Quercus radiata
- Conservation status: Endangered (IUCN 3.1)

Scientific classification
- Kingdom: Plantae
- Clade: Embryophytes
- Clade: Tracheophytes
- Clade: Spermatophytes
- Clade: Angiosperms
- Clade: Eudicots
- Clade: Rosids
- Order: Fagales
- Family: Fagaceae
- Genus: Quercus
- Subgenus: Quercus subg. Quercus
- Section: Quercus sect. Lobatae
- Species: Q. radiata
- Binomial name: Quercus radiata Trel.

= Quercus radiata =

- Genus: Quercus
- Species: radiata
- Authority: Trel.
- Conservation status: EN

Species of oak tree

Quercus radiata is an endangered species of oak native to Mexico.

==Description==
Quercus radiata is a small evergreen tree that typically reaches 4 to 9 m in height.
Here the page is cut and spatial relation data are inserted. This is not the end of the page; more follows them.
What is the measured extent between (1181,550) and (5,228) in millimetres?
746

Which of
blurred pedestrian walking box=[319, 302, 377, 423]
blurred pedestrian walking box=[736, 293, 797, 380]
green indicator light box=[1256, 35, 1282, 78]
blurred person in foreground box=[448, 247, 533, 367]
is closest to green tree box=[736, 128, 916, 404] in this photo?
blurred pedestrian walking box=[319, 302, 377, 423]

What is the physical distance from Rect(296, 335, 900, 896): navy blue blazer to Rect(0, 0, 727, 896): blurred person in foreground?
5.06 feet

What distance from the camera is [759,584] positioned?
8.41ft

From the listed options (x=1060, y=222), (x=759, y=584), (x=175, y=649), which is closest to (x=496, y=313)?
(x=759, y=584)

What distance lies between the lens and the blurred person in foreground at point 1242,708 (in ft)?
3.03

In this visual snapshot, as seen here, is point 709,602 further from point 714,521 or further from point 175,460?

== Distribution and habitat ==
It is native to the southern Sierra Madre Occidental, including southern Durango, eastern Nayarit, western Zacatecas, and northern Jalisco. Its extent of occurrence is 13,000 km2, with a low density within that range and an estimated area of occupancy between 64 and 375 km2.

It is found on thin igneous soils and rocky outcrops between 2000 and 2600 m in elevation, where it form open stands with Pinus lumholtzii and other oaks and pines.

Its range is mostly outside protected areas and subject habitat degradation from timber harvesting and encroachment by roads and agriculture.